Decision tree (the actual logic)

session = startCall(legs)

if legs.length == 1 && legs[0].kind == "ai_agent" && !legs[0].recording_required:
    return TRANSPORT.WS_BRIDGE         # browser ↔ agent-runtime WS

if all(leg.kind == "pstn" for leg in legs) && legs.length == 2:
    return TRANSPORT.SBC_DIRECT        # Jambonz ↔ Jambonz, RTPengine bridges

if any(leg.kind == "video" for leg in legs):
    return TRANSPORT.ORBIT_MEDIA       # SFU mandatory for video

if legs.length >= 3:
    return TRANSPORT.ORBIT_MEDIA       # SFU for multi-party

if any(leg.recording_required for leg in legs):
    return TRANSPORT.ORBIT_MEDIA       # egress lives on SFU

return TRANSPORT.WS_BRIDGE             # fall through: 1:1 audio, no recording
This logic lives in apps/api/src/routes/voice/transport-selector.ts. It is deterministic per call — the same input always yields the same transport, so you can reason about a call’s path from the API request alone.

Latency profile

Approximate p50 round-trip times, eu-west to a participant in the same region, on warm connections:
HopWS bridgeOrbit Media (SFU)
Client publish → server18 ms22 ms
Server → AI agent / mixer2 ms5 ms (mixer step)
Server → recipient18 ms24 ms (per-subscriber)
Total p50 mouth-to-ear~40 ms~55 ms
The 15ms delta is the price you pay for SFU features (recording, fan-out, simulcast). For a 1:1 voice agent it’s a noticeable regression; for any session that needs the SFU’s features it’s a rounding error against the network’s own jitter.

How to force a transport

You generally shouldn’t, but two API surfaces accept an explicit override:
  • POST /api/v1/voice/calls — set transport: "sfu" or transport: "ws" to override the default selection. Returns 400 INVALID_TRANSPORT if the chosen transport can’t satisfy the call shape (e.g. transport: "ws" on a 4-party call).
  • POST /api/v1/video/rooms and /api/v1/video/rooms-scheduled — always use Orbit Media (the SFU). There is no WS-bridge mode for video.

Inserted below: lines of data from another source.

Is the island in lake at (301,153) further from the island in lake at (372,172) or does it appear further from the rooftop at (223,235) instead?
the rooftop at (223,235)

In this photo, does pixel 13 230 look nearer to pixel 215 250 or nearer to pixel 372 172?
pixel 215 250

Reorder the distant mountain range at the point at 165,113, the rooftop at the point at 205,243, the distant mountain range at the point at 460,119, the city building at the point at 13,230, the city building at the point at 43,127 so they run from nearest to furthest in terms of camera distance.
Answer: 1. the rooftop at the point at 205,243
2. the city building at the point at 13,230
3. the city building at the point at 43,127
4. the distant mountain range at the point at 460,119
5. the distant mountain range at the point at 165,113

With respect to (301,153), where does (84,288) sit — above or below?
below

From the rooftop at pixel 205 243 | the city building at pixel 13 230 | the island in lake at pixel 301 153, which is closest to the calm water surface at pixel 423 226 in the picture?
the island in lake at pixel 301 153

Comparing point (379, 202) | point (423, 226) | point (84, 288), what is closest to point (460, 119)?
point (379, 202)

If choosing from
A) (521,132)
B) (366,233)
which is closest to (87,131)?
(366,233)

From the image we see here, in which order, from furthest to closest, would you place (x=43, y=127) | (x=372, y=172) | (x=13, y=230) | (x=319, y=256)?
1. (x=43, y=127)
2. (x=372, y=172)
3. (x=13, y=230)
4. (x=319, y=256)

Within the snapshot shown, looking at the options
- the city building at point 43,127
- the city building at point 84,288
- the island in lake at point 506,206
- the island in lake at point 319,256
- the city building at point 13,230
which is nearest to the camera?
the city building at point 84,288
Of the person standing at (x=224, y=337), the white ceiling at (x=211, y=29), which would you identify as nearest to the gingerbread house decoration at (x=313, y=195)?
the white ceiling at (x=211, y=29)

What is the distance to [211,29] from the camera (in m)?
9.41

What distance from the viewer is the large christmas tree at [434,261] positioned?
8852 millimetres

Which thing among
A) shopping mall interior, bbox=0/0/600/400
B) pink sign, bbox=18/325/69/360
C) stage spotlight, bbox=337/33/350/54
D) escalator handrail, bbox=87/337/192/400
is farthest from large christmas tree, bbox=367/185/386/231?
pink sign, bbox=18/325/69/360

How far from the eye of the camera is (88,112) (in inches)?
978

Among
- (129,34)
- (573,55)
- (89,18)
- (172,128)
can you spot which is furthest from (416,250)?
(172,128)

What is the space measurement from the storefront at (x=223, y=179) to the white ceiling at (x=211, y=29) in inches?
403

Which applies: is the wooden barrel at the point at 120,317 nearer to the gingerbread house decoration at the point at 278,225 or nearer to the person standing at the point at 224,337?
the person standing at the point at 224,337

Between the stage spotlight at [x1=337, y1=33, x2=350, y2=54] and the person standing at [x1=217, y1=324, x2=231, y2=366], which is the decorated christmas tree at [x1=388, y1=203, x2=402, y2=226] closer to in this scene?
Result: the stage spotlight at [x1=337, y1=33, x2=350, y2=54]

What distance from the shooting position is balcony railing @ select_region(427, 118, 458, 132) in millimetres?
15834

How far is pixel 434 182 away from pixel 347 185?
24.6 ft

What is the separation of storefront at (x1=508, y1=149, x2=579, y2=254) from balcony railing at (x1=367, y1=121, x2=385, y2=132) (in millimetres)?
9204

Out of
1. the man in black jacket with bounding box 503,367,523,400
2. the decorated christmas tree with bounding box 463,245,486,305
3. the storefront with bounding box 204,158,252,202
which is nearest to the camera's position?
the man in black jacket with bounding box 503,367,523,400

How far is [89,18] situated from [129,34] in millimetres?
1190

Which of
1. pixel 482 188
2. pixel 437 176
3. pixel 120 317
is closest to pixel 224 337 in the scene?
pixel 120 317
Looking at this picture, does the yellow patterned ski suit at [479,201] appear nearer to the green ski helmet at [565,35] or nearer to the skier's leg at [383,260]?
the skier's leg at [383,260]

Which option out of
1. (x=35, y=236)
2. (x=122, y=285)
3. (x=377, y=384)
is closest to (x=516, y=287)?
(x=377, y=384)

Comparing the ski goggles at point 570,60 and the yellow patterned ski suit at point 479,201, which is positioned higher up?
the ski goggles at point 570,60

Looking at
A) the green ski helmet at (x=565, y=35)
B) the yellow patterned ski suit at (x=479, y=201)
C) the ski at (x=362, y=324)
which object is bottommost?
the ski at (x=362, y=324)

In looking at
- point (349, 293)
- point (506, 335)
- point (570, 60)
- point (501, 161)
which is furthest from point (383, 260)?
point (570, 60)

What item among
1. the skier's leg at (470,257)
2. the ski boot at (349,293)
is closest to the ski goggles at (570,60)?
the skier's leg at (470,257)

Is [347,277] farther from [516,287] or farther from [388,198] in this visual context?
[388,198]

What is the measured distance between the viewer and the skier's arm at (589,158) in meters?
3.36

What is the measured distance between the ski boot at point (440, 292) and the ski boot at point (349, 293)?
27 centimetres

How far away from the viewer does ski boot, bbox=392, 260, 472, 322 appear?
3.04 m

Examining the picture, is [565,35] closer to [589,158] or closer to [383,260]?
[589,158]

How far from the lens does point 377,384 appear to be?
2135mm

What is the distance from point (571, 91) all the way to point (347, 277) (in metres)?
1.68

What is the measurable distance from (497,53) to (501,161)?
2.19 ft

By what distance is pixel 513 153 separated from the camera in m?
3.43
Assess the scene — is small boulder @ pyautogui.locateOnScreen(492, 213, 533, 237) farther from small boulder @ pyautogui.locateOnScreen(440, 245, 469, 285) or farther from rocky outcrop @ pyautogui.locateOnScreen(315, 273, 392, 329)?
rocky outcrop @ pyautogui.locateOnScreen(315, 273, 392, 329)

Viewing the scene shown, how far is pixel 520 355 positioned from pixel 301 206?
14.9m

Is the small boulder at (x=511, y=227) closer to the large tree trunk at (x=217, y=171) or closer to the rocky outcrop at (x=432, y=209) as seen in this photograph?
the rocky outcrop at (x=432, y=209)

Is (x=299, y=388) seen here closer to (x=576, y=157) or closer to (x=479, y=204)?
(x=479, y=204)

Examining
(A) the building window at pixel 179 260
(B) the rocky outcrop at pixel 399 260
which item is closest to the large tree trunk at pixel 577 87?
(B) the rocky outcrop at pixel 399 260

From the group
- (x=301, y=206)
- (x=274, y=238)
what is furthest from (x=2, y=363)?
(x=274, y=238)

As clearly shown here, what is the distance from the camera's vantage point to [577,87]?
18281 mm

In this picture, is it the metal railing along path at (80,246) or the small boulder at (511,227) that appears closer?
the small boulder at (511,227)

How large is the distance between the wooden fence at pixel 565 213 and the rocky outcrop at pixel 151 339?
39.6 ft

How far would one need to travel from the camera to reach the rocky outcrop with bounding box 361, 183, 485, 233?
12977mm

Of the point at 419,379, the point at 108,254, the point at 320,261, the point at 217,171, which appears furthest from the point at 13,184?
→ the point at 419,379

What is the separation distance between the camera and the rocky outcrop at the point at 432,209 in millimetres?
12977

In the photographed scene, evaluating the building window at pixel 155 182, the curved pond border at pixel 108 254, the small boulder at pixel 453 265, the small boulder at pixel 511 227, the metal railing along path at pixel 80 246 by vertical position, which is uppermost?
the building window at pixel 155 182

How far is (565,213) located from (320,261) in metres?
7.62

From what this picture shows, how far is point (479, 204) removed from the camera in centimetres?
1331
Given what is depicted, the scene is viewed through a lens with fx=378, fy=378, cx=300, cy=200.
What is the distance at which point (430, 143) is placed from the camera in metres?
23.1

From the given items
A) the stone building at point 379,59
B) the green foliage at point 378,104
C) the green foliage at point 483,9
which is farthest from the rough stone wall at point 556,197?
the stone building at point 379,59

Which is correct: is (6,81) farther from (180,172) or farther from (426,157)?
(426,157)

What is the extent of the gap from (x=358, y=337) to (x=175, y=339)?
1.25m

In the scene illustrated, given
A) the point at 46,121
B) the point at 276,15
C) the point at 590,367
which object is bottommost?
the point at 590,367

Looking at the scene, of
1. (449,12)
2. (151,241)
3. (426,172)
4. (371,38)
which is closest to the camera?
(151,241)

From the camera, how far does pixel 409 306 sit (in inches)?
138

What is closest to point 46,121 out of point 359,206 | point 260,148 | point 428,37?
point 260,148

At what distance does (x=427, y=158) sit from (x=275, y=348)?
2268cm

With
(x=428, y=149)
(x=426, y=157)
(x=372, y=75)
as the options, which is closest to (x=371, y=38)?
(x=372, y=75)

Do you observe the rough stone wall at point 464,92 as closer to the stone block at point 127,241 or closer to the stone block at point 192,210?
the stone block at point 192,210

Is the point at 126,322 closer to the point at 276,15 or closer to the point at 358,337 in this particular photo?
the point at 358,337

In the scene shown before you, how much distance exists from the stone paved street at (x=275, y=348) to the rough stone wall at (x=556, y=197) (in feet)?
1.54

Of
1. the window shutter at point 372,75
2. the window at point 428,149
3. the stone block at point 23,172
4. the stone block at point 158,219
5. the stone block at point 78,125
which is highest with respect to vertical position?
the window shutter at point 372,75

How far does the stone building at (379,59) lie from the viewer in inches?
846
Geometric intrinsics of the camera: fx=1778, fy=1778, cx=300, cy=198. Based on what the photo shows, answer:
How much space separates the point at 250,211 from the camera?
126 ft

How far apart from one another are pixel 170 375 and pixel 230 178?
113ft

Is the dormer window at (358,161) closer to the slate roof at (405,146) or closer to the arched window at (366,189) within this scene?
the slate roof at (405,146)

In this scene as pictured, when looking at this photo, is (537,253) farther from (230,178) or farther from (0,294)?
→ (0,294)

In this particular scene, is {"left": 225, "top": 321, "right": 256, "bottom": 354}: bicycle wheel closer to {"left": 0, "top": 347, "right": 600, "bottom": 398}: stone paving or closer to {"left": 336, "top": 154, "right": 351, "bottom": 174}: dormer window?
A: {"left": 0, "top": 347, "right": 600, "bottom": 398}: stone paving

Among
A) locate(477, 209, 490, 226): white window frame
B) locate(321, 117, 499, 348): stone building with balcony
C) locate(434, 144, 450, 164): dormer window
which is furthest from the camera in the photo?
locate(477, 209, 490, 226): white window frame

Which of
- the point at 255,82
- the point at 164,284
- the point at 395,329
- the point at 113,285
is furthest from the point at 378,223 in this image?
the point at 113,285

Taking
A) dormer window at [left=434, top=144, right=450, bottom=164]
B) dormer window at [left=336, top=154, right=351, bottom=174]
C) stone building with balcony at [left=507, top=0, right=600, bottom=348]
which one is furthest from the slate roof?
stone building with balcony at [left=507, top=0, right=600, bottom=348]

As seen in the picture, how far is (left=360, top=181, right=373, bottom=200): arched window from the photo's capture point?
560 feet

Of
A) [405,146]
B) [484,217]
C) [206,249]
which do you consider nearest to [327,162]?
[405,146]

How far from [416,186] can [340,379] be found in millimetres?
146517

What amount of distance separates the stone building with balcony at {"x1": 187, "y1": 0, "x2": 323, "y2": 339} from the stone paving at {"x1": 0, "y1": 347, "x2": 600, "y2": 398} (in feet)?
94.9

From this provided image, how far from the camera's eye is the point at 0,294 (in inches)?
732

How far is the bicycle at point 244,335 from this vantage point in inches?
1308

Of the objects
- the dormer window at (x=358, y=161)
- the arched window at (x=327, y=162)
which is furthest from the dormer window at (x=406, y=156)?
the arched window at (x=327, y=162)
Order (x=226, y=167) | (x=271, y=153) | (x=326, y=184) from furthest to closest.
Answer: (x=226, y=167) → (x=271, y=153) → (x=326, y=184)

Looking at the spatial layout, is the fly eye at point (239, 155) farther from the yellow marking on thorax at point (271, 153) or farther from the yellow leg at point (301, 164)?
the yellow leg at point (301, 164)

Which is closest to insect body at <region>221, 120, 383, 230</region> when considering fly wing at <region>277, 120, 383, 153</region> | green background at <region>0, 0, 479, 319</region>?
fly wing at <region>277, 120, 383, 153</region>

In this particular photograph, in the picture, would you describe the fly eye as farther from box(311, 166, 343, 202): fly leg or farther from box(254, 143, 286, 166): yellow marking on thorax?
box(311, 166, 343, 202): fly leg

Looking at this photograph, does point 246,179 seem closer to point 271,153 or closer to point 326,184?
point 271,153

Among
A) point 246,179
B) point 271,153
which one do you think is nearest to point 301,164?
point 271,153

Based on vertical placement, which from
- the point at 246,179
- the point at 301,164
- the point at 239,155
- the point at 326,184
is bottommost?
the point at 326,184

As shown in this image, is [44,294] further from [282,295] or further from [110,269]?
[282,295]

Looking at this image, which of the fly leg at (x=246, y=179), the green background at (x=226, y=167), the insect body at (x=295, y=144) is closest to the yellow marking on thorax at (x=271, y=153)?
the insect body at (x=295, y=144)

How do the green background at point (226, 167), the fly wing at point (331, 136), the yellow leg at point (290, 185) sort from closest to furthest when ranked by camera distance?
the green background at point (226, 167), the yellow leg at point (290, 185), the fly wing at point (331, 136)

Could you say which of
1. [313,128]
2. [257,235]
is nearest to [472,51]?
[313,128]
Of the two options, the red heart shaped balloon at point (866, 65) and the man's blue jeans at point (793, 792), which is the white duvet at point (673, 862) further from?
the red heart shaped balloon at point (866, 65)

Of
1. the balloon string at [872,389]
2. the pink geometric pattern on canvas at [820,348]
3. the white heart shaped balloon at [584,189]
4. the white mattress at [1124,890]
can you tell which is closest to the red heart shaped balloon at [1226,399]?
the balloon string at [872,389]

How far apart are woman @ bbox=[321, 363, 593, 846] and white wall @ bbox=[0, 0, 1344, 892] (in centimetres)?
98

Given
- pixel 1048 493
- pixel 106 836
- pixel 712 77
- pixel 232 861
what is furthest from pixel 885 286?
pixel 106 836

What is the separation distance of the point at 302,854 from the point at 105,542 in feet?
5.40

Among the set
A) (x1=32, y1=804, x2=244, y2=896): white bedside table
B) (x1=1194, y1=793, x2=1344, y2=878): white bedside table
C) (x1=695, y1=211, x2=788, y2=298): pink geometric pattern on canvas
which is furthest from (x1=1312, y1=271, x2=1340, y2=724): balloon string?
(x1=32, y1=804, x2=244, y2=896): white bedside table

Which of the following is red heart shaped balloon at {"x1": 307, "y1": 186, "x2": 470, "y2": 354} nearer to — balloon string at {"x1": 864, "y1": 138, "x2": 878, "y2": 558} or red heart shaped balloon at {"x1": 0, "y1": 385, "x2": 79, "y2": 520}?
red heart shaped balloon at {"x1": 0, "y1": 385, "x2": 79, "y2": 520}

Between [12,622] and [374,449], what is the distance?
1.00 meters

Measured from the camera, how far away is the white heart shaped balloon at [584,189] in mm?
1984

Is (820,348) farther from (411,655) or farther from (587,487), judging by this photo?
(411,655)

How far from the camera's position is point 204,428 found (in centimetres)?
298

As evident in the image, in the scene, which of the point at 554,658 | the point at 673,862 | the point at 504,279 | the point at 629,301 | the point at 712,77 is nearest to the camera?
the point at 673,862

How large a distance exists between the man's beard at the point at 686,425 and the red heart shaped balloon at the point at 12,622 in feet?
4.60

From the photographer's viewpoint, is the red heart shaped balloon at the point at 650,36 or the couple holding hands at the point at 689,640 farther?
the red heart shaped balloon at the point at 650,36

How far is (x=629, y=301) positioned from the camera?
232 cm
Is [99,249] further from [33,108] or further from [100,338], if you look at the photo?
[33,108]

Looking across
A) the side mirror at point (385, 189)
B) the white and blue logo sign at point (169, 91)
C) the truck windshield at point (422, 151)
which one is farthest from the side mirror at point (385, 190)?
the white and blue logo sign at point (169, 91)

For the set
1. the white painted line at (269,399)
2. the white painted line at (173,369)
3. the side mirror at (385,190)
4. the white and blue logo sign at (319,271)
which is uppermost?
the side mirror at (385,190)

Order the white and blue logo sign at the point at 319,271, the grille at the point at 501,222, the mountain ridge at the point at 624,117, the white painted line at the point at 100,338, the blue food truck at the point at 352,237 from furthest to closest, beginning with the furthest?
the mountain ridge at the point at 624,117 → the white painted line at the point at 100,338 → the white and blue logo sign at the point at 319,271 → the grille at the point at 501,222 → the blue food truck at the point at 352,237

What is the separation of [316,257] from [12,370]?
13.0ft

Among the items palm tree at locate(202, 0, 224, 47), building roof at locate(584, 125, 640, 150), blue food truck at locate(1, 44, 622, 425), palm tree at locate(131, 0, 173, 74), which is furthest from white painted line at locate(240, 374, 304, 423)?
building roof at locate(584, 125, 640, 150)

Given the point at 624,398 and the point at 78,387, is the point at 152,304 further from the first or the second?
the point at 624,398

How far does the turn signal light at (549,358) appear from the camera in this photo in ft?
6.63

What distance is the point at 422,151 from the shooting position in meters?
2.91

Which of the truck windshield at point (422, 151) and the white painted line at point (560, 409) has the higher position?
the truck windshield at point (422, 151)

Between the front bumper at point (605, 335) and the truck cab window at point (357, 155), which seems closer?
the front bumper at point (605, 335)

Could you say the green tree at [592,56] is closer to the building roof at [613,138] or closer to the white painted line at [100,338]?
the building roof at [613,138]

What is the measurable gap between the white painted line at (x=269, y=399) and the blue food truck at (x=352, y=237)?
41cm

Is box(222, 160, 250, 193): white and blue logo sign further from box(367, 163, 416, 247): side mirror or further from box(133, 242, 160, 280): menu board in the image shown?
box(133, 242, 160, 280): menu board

Failure modes and fallback

If Orbit Media is unreachable at session start (the SFU pool returns 503 or the JWT mint fails), the API responds with 503 SERVICE_UNAVAILABLE and the call does NOT silently fall back to the WS bridge. Falling back would change the recording contract (no recording on WS bridge) and the multi-party contract (WS bridge can’t fan out), both of which violate the caller’s expectations. The dashboard surfaces the SFU outage explicitly so the operator can retry. If the WS bridge is unreachable on a 1:1 AI agent call, the API tries the SFU as a fallback (the SFU CAN handle the 1:1 shape, just with +15ms latency). This direction of fallback is safe — the recording contract is unchanged because the original request didn’t require recording.

Cross-references

  • Voice API → Softphone token — how the WS-bridge token is minted for browser softphone clients.
  • Video API — every endpoint here mints SFU tokens against Orbit Media.
  • Voice quickstart — end-to-end walk-through of a 1:1 AI voice agent call, which uses the WS bridge by default.
  • Attribution — Orbit Media is forked from LiveKit OSS under Apache-2; the WS bridge is in-house.